A. Iterative Simulation Procedure

The computational tool which was designed for implementing the proposed methodology (Luna, Parra, 2011) is summarized below:

  1. A year of study is chosen. Taking a given reference (date and hour), the study time is initialized to zero.
  2. Considering an n-1 contingency level and assuming that the system is operating normally, it is generated for each system components a random number between 0 and 1 from a uniform distribution for that range. By the inverse transformation method and using the probability density function of each component, such random numbers are converted to times to failure (Tf).
  3. We proceed to determine the faulty component as the one with the lowest Tf. The simulation will advance from the reference moment to the Tf of the faulty component.
  4. Based on the assignation of the faulty component, the distribution system is reconfigured either to a single subsystem (supplied by power system or by DG units) or two subsystems (the first one supplied by power system and the other one by DG plants), basically depending on three variables: the existence of DG, the installed capacity of these plants, and the fault location.
  5. The fault condition for a load point is defined if:

    • The load point is isolated from both the power system and the DG, or
    • The voltage in its Point of Common Coupling (PCC ) is outside the voltage regulation limits, for which the AC load flow is used.
  6. A repair time (Tr) is assigned for the faulty component, following the same procedure described in step 2.
  7. The study time will advance to the instant Tf + Tr, so that the system is again in normal operating conditions. The times to failure and repair times of the components are sequentially added until reaching a year corresponding to an iteration.
  8. Once each iteration has been completed, the following reliability indexes are calculated for each load point: interruptions duration, energy not supplied, total consumed energy, consumed energy from power system, and consumed energy from DG sources if exists DG. These indexes allow assessing the distribution system reliability and the ITAD index.

    On the other hand, the following variables are calculated: financial incentives and compensations for the electric utility, and the customers' electricity bill. These variables allow evaluating the behavior on the electricity bill of each system customer, and the behavior on financial benefits or penalties for the electric utility due to reliability supplied.
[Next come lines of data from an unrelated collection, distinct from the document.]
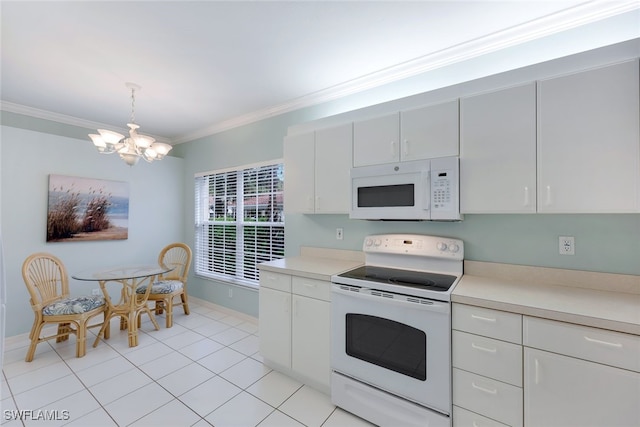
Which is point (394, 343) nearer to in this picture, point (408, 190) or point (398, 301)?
point (398, 301)

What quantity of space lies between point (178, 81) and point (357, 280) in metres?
2.50

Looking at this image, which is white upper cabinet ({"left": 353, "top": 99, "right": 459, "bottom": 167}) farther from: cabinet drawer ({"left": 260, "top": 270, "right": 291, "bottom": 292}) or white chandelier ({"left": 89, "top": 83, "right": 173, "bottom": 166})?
white chandelier ({"left": 89, "top": 83, "right": 173, "bottom": 166})

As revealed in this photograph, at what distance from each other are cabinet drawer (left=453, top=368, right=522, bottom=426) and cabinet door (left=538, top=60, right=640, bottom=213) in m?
1.02

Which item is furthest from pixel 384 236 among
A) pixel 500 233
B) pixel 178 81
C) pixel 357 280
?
pixel 178 81

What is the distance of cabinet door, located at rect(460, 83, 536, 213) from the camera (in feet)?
5.35

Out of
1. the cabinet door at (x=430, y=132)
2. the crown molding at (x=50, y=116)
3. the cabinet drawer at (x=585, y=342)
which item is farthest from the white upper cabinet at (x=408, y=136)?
the crown molding at (x=50, y=116)

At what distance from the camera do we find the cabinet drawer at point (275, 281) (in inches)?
90.6

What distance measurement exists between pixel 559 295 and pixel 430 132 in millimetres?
Answer: 1261

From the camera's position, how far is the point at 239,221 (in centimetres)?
371

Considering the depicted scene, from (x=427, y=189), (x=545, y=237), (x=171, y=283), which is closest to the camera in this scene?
(x=545, y=237)

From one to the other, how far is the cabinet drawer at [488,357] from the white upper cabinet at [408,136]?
1173 millimetres

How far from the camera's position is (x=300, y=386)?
2.22 metres

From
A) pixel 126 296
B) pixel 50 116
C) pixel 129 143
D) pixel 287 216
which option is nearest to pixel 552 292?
pixel 287 216

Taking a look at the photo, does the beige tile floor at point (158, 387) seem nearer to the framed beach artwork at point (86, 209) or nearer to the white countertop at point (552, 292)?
the white countertop at point (552, 292)
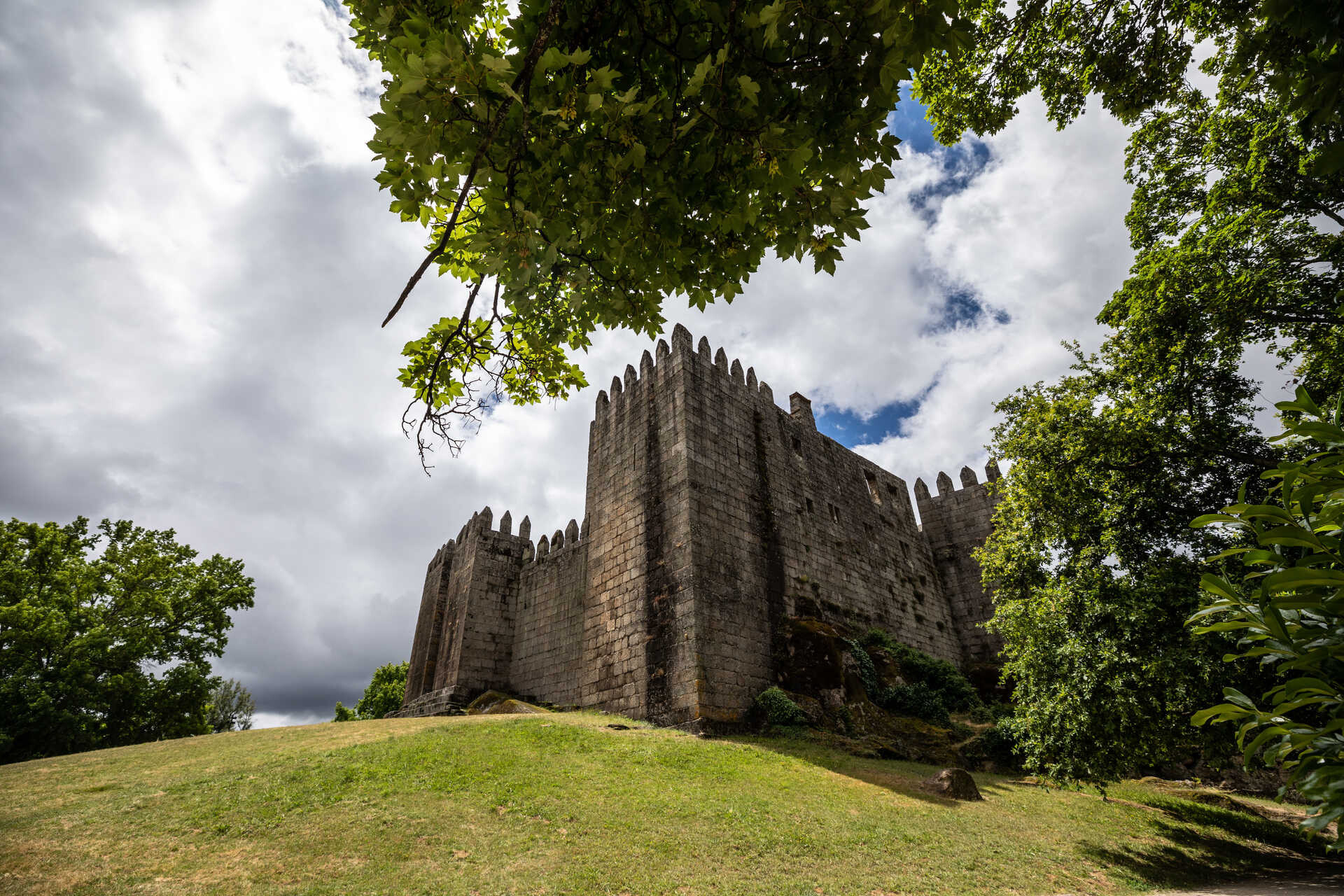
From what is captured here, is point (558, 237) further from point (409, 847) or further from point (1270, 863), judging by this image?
point (1270, 863)

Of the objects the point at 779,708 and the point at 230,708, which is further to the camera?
the point at 230,708

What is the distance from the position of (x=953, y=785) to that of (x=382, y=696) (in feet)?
130

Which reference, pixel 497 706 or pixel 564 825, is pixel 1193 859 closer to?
pixel 564 825

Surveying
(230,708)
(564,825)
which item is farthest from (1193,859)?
(230,708)

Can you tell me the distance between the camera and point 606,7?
11.3ft

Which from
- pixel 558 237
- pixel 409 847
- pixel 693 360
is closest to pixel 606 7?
pixel 558 237

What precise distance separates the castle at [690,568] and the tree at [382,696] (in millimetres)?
13705

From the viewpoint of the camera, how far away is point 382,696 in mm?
39938

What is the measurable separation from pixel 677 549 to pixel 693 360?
655 cm

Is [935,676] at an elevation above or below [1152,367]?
below

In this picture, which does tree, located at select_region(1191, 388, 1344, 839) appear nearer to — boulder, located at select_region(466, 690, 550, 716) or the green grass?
the green grass

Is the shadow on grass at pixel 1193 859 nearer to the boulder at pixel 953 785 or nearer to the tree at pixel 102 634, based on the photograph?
the boulder at pixel 953 785

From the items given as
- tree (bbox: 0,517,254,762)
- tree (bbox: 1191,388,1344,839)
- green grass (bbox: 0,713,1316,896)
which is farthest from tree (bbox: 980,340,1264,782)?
tree (bbox: 0,517,254,762)

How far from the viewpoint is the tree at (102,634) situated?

  9. The preset number of iterations and variation coefficient for all the indexes are used as stop criteria for the simulation.
  10. At the end of the iterative simulation procedure, each one of the indexes and variables is fitted to a probability density distribution that models its behavior.

The simulation procedure described above is presented on a flowchart in Figure 2

B. Result Analysis

Once the simulation of both the reference period and the assessment periods has been completed, the following analysis is made:

  • Analyzing and comparing the reliability index (ITAD), for the two operation schemes (with and without DG).
  • Studying and comparing the incentives and compensation due to the reliability supplied, for the two operation schemes (with and without DG).
  • Evaluating and comparing the electricity bill of each customer, for the two operation schemes (with and without DG). The customers who would install DG units would have a more detailed study, orientated towards calculating the estimated time for recovering investment costs due to the installation of these plants, according to the technology used.

These results allow through a balance between performance and costs, contribute to feasibility studies for DG interconnection in customer installations.

C. Methodology Considerations

  • The DG units are installed directly by customers and these units operate as backup plants, so that when the distribution system is in normal operating conditions, the DG exclusively supplies to the customer owns the plant. However, when a fault occurs in the system and consequently the power supplied to some customers is interrupted, the DG supplies electricity to those customers depending on the fault location, and the relationship between the DG installed capacity and the power demanded by such customers.
  • The simulation technique used corresponds to Monte Carlo sequential of mixed time (Billinton, Jonnavithula, 1997), therefore the methodology designed was adapted to the guidelines proposed by this technique. These guidelines consist in that the simulation time increases at irregular intervals, and the use of hourly demand curves for each customer.
  • The methodology was adapted for its application to the Colombian regulatory conditions related to:

    1.  The voltage regulation limits (ICONTEC, 2004), which correspond to 0:9 < V p:u < 1:1.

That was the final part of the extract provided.